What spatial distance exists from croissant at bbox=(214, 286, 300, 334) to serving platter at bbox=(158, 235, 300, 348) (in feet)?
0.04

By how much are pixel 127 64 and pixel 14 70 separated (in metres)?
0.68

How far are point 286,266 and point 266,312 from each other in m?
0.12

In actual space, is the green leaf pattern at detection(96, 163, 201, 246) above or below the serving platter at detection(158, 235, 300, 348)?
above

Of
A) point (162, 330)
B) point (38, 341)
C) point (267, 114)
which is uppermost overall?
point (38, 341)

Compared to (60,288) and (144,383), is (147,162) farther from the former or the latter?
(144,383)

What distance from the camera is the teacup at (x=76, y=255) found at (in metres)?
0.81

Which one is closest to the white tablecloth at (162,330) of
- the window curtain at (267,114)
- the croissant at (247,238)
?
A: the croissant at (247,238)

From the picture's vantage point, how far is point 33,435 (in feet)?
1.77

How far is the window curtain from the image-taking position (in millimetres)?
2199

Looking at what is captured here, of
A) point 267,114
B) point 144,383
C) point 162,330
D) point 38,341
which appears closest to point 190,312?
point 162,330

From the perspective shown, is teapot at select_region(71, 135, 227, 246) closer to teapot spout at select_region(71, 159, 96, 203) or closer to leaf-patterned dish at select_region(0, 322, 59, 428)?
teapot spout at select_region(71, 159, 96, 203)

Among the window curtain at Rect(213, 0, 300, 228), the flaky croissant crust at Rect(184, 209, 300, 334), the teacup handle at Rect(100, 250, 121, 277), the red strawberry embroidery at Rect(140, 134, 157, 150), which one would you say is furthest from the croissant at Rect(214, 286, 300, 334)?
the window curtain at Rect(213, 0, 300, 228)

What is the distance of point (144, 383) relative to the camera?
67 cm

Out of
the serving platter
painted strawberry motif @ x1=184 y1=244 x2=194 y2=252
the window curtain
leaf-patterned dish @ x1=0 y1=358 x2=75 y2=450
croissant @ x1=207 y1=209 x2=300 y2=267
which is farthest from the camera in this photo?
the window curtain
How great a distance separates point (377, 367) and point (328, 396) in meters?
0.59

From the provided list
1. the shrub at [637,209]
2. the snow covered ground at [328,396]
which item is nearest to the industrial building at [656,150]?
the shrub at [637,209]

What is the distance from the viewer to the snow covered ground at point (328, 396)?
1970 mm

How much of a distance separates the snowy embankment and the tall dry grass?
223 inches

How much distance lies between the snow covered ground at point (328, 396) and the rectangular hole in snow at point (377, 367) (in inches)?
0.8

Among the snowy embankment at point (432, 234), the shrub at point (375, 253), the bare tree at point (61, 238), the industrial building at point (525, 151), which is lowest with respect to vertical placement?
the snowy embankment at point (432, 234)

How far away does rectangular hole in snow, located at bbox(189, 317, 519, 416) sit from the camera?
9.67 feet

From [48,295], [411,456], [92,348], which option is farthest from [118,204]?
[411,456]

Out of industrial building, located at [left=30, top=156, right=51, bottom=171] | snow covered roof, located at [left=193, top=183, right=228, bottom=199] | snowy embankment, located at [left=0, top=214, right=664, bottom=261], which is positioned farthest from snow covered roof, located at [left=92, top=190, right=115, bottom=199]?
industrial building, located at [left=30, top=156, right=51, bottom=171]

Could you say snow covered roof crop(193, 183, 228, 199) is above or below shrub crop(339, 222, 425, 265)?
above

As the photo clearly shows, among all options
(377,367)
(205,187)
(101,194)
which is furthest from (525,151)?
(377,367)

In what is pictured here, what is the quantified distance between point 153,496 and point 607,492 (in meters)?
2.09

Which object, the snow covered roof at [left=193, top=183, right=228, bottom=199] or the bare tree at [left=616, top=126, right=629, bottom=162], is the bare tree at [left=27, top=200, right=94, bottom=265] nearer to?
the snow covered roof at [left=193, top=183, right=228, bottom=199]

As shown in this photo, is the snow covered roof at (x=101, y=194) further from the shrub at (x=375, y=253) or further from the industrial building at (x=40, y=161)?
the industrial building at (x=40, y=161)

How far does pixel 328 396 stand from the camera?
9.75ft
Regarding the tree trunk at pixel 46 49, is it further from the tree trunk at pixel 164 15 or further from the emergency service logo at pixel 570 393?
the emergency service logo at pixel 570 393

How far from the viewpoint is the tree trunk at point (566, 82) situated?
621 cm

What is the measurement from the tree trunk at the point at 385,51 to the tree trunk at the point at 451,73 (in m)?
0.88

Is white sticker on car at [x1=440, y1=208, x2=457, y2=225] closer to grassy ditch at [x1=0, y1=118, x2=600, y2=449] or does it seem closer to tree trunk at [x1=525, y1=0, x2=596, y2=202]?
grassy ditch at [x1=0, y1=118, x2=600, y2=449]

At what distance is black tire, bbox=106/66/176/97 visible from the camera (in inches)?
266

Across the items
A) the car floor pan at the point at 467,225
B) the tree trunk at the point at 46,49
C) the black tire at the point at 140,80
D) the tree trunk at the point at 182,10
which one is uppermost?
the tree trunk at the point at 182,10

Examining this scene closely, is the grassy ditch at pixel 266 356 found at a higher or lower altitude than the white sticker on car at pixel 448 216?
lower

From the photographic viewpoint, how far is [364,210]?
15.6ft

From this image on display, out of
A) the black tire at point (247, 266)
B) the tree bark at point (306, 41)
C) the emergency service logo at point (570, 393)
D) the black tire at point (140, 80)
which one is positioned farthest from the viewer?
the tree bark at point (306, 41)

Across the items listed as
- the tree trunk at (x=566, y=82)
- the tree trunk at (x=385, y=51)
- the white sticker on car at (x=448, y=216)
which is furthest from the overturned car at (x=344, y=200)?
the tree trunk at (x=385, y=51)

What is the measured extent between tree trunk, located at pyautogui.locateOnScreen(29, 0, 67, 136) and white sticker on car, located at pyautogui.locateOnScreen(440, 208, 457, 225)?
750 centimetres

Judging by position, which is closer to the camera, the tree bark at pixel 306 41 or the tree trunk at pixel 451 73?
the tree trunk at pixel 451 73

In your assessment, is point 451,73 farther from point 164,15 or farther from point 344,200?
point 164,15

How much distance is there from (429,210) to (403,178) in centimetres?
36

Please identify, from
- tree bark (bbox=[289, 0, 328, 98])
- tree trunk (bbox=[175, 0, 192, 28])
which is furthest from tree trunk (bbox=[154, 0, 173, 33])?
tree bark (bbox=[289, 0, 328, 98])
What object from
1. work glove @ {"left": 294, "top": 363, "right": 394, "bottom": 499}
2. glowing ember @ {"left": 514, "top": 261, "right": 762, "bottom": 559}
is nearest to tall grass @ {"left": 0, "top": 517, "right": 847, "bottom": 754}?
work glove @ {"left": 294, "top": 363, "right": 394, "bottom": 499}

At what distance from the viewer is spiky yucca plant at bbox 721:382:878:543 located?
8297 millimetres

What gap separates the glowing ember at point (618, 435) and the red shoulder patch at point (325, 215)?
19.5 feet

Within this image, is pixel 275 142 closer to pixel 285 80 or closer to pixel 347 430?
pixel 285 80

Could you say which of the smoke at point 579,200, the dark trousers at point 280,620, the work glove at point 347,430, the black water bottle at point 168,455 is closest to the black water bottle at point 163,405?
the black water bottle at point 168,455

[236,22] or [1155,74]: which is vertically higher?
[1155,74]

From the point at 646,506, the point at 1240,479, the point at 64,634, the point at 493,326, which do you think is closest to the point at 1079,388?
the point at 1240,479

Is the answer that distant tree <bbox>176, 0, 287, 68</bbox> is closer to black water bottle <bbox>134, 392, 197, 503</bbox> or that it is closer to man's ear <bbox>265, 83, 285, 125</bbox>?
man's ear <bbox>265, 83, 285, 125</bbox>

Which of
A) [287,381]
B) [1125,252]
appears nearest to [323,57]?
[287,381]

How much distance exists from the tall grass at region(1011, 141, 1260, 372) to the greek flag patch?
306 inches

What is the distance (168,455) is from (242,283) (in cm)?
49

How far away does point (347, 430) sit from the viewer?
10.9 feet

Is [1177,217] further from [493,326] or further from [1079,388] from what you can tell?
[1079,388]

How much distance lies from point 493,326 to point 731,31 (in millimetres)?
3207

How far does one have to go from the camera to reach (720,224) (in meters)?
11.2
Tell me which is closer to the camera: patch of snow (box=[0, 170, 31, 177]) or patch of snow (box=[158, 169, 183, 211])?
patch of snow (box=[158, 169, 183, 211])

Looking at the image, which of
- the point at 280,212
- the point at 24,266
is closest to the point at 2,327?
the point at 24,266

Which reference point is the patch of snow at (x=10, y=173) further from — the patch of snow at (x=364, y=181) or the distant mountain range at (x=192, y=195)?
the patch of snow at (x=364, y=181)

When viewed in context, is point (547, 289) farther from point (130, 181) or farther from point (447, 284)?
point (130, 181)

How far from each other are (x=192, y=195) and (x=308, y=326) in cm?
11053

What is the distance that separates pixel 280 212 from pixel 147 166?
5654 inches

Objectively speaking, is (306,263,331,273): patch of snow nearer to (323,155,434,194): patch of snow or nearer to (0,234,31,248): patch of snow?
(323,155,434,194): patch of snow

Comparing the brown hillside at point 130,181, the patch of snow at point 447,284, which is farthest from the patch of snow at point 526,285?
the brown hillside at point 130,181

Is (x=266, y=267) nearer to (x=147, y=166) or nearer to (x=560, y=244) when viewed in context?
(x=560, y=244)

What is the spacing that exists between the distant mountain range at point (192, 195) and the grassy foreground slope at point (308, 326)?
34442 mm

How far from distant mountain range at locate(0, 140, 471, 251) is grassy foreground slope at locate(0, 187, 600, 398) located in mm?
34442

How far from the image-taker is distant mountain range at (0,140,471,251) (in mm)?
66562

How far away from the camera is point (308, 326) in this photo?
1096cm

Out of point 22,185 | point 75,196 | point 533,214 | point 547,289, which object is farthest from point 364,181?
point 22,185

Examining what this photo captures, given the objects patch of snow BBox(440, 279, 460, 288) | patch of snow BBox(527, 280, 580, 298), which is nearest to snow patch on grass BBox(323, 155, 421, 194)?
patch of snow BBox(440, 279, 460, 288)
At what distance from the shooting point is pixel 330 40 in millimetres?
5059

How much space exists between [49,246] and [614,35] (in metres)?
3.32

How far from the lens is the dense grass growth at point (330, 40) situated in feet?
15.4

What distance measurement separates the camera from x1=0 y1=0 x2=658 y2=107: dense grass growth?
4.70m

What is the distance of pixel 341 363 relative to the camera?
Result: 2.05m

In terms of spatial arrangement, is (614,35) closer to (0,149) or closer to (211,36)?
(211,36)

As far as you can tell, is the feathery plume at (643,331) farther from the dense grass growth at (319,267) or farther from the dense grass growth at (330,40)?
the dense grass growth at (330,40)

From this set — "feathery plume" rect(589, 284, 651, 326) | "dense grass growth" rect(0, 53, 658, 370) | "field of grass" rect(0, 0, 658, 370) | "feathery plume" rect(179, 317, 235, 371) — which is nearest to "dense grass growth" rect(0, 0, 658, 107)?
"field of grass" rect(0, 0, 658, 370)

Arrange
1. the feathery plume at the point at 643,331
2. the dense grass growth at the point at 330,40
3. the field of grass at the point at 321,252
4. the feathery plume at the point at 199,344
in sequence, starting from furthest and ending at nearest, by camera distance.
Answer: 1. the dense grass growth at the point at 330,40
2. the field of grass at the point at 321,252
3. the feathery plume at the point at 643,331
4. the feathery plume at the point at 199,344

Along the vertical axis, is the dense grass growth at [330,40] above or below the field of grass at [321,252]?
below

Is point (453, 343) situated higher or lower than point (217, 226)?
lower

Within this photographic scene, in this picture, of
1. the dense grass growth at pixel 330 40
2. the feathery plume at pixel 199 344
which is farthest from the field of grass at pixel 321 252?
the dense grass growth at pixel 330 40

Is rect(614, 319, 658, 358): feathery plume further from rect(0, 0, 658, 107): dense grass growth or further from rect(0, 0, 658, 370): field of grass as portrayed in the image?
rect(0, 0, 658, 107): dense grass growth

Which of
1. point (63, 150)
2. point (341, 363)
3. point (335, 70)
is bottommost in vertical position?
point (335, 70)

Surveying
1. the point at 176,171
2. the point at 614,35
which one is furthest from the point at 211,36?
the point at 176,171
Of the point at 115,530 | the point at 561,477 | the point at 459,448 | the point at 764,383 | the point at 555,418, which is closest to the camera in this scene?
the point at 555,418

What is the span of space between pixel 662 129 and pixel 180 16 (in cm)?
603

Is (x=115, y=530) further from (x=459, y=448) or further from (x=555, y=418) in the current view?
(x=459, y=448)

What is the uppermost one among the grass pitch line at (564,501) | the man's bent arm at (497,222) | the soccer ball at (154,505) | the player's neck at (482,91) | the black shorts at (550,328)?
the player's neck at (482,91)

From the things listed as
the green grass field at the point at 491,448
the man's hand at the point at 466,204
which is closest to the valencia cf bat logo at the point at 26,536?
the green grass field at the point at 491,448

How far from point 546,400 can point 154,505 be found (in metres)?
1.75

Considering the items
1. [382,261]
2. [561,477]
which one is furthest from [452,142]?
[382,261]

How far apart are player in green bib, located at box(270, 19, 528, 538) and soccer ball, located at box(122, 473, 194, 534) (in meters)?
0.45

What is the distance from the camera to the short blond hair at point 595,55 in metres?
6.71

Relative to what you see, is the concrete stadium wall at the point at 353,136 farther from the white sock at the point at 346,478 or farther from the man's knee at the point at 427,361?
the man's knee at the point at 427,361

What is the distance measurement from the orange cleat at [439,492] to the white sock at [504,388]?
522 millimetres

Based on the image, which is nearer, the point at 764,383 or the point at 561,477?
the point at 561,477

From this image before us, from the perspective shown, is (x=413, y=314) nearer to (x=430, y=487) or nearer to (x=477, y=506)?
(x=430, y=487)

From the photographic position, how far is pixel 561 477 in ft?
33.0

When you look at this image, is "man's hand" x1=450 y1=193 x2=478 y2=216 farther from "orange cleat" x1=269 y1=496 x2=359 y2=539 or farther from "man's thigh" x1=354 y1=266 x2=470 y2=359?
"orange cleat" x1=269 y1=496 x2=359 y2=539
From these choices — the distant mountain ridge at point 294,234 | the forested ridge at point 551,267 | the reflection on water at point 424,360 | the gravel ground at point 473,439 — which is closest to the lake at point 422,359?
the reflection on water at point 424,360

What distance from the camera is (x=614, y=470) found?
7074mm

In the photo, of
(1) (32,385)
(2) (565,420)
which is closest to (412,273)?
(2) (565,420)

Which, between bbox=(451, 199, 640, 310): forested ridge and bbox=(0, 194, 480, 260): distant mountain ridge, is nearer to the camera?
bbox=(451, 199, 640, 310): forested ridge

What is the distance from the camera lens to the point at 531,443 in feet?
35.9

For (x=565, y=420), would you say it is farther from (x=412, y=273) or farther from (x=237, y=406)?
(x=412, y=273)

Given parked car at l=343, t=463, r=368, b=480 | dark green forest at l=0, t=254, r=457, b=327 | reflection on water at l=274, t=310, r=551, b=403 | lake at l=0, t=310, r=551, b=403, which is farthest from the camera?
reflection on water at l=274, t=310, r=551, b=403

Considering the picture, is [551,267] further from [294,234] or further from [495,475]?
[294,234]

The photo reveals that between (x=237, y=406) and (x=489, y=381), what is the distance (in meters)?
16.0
==*==
Required work:
Only the lines from the one containing "Which, between bbox=(451, 199, 640, 310): forested" to the end of the data should be printed, exactly as they stand.

Exercise result:
Which, between bbox=(451, 199, 640, 310): forested ridge and bbox=(0, 194, 480, 260): distant mountain ridge, is nearer to the camera?
bbox=(451, 199, 640, 310): forested ridge

What is the distance from the camera lens to the point at 531,443 in feet?
35.9

For (x=565, y=420), would you say it is farther from (x=412, y=273) or farther from (x=237, y=406)?
(x=412, y=273)

Given parked car at l=343, t=463, r=368, b=480 | dark green forest at l=0, t=254, r=457, b=327 | reflection on water at l=274, t=310, r=551, b=403 | lake at l=0, t=310, r=551, b=403, which is farthest from the camera?
reflection on water at l=274, t=310, r=551, b=403

Considering the picture, is [551,267] further from [294,234] or further from [495,475]?
[294,234]

The photo reveals that between (x=237, y=406) and (x=489, y=381), what is the distance (in meters)?
16.0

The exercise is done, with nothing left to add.